§ EXTRAIT
************

Des enjeux sociaux, technologiques et commerciaux
Cette situation pose un tas de questions assez inconfortables, notamment sur le thème de la sécurité. C’est particulièrement vrai dans le contexte actuel, où plusieurs acteurs majeurs de l’industrie sont désormais focalisés sur la création d’une intelligence artificielle générale dotée de connaissances et de capacités de raisonnement largement supérieures à celles de n’importe quelle personne en chair et en os.
De nombreux spécialistes, dont Amodei, estiment qu’il serait très imprudent de déployer de tels systèmes avant d’avoir trouvé un moyen de comprendre réellement comment ils fonctionnent. « Nous pourrions avoir des systèmes d’IA équivalents à un pays entier de génies rassemblés dans un data center dès 2026 ou 2027. Je suis très préoccupé par l’idée de déployer de tels systèmes sans une meilleure maîtrise de l’interprétabilité », explique-t-il dans son essai.
Il ajoute aussi que cette dimension sécuritaire n’est pas le seul argument qui devrait pousser les acteurs de l’IA à s’attaquer au problème de la boîte noire. Pour lui, il ne s’agit pas seulement d’une question de sécurité : cette démarche pourrait aussi déboucher sur des avantages commerciaux significatifs. En substance, les premières entités qui parviendront à déchiffrer le fonctionnement de leurs créations seront aussi les mieux placées pour repousser les limites de la technologie — par exemple en supprimant complètement les hallucinations, ces cas où les LLM perdent complètement les pédales et se mettent à débiter des réponses aberrantes ou factuellement erronées.

************

§ Données enregistrées
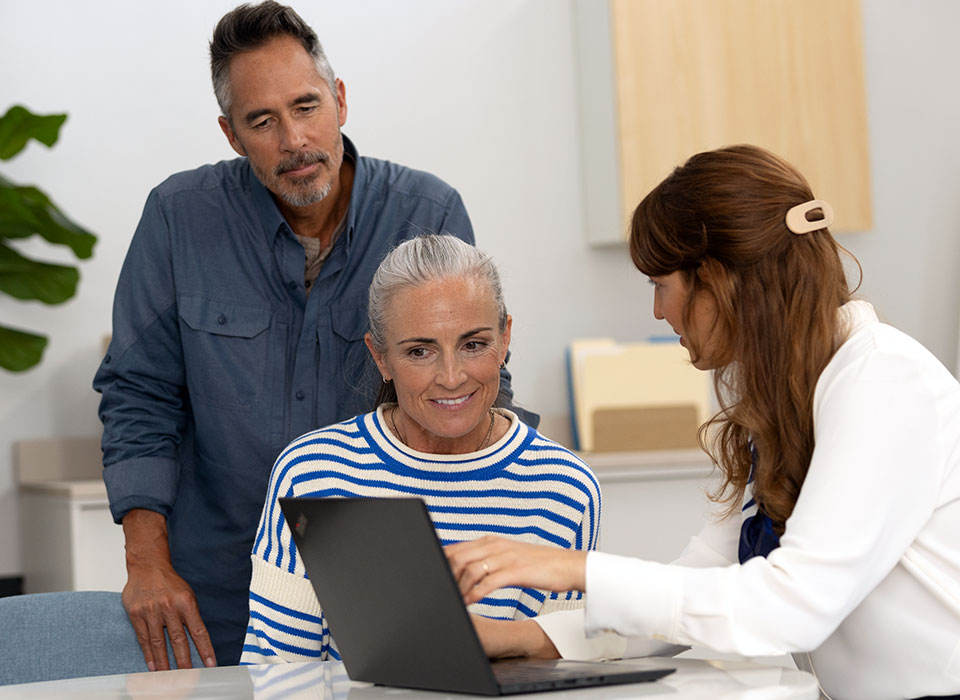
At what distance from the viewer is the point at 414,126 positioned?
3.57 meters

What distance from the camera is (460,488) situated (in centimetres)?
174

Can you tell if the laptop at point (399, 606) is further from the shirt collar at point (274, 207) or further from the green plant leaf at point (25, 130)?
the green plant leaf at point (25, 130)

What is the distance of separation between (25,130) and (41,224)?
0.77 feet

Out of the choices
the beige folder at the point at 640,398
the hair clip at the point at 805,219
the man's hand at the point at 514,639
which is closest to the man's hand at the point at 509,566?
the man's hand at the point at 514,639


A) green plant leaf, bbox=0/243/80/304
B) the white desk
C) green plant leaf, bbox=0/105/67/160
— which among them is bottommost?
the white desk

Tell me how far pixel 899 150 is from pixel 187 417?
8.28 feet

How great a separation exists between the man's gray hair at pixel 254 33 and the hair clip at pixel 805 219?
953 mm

************

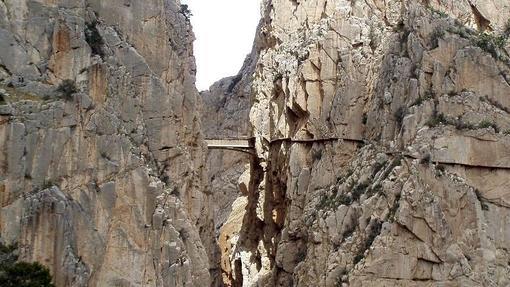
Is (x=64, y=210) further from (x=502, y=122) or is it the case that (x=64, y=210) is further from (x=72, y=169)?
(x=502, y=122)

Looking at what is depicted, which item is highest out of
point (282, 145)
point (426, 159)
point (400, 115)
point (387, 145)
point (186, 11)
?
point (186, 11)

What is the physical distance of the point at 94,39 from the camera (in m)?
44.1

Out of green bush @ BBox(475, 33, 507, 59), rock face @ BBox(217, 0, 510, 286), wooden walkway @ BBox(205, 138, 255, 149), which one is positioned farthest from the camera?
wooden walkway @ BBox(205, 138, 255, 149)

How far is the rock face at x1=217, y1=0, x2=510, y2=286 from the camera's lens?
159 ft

************

§ LISTE DES TÂCHES
• 1. Pour chacune des affirmations suivantes, dites si elle est conforme à l'extrait sur la boîte noire de l'IA, en répondant par oui ou non et en citant mot pour mot les termes de l'extrait qui tranchent. (a) Amodei juge possible l'arrivée, dès 2026 ou 2027, de systèmes d'IA équivalents à un pays entier de génies. (b) Selon l'extrait, la sécurité est la seule raison de s'attaquer au problème de la boîte noire. (c) L'extrait donne la suppression des hallucinations comme exemple de progrès possible.
• 2. Recopiez à l'identique le passage de l'extrait qui va de « Des enjeux sociaux, technologiques » jusqu'à « chair et en os. ».
• 3. D'après l'extrait, sur quel projet plusieurs acteurs majeurs de l'industrie sont-ils désormais focalisés ?
Les enregistrements ne jouent aucun rôle dans ce travail.

§ RÉSULTATS DE L'EXERCICE
• 1.
(a) Oui : « Nous pourrions avoir des systèmes d’IA équivalents à un pays entier de génies rassemblés dans un data center dès 2026 ou 2027 ».
(b) Non : « cette dimension sécuritaire n’est pas le seul argument qui devrait pousser les acteurs de l’IA à s’attaquer au problème de la boîte noire ».
(c) Oui : « par exemple en supprimant complètement les hallucinations ».

• 2.
Des enjeux sociaux, technologiques et commerciaux
Cette situation pose un tas de questions assez inconfortables, notamment sur le thème de la sécurité. C’est particulièrement vrai dans le contexte actuel, où plusieurs acteurs majeurs de l’industrie sont désormais focalisés sur la création d’une intelligence artificielle générale dotée de connaissances et de capacités de raisonnement largement supérieures à celles de n’importe quelle personne en chair et en os.

• 3. Sur la création d'une intelligence artificielle générale dotée de connaissances et de capacités de raisonnement largement supérieures à celles de n'importe quelle personne en chair et en os.